Previous studies have reported the usefulness of radiological findings in X-ray, CT, MRI, and nuclear medicine [9,14,15,16,20,28,29,30,31]. Although these radiological examinations are commonly used for making this distinction [15,32], there is no standard evaluation method of the radiological examinations. In the present study, the periosteal reaction on X-ray, and endosteal scalloping and cortical defect on CT were significantly correlated with the final diagnosis. In previous reports, periosteal reaction and cortical thickening were more frequently observed in chondrosarcomas [13,33], although the usefulness of X-rays is controversial because of the difficulty of objective assessment of the X-ray images [16,34]. Geirnaerdt et al. reported that ill-defined margins were observed in 67% of chondrosarcomas and 37% of enchondromas (p = 0.004), and that multilobulated lesions were observed in 72% of chondrosarcomas and 43% of enchondromas (p = 0.009) [16]. Murphey et al. reported that endosteal scalloping depth was seen in 90% of chondrosarcomas and 10% of enchondromas, and that cortical defects were observed in 88% of chondrosarcomas and 8% of enchondromas [13].
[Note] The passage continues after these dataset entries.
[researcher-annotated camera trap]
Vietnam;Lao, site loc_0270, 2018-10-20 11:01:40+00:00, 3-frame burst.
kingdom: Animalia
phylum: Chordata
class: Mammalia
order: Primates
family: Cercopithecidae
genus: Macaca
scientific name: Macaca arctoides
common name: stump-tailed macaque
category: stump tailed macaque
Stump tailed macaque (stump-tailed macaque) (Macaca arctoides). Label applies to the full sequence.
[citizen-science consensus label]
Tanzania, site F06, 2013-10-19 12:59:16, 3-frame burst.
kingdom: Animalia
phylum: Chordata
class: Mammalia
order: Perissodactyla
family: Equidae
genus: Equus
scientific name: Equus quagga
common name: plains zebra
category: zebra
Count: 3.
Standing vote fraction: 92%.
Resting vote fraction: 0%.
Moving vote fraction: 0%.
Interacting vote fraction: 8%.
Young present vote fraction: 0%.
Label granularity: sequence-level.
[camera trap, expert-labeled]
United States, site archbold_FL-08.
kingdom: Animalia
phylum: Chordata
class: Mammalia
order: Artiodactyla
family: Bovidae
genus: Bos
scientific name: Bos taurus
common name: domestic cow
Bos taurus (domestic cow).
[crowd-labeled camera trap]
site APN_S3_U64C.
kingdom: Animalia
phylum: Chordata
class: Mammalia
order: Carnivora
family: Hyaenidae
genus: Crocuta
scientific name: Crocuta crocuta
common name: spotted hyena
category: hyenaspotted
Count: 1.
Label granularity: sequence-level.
In this study, overall radiological scores were highly correlated with the chondrosarcoma grades. There are some studies on the differentiation between enchondromas and chondrosarcomas using a combination of clinical features [19]. Ferrer-Santacreu et al. proposed a scoring system combining pain on palpation, cortical involvement in CT or MRI, and increased uptake in the bone scan [19]. In their report, the sensitivity and specificity for differentiation between enchondromas and low-grade chondrosarcomas were 74% and 94%, respectively [19]. In another study, Parlier-Cuau et al. proposed a diagnostic strategy for the management of cartilaginous tumors [33]. In the report, radiological findings were divided based on “active” findings and “aggressive” findings. In the report, pain related to the lesion, endosteal scalloping >2/3 of the cortical thickness, the extent of endosteal scalloping along >2/3 of the lesion length, cortical thickness or hyperostosis, cortical remodeling with enlargement of the diameter of the medullary cavity, delayed bone scintigram showing an intense uptake greater than that of the anterior iliac crest in the absence of fracture, and early and exponential enhancement on dynamic gadolinium-enhanced MR sequences were included in “active” findings. However, pathologic fracture arising with minimal trauma, periosteal reaction, moth-eaten or permeative osteolysis, and the presence of a soft tissue mass were included in “aggressive” findings. The authors recommended biopsy for cases with an aggressive finding or two or more active findings. Although radiological examinations have errors, this study demonstrated that comprehensive assessment of the examinations could reduce the errors and showed high accuracy for differentiation between enchondromas and chondrosarcomas. This revealed a high correlation between radiological scores and histological grades of cartilaginous tumors. Although this scoring system accepts assessments by a few examinations, assessments of three or more radiological examinations, including CT, MRI, and nuclear medicine, are recommended to reduce diagnostic errors.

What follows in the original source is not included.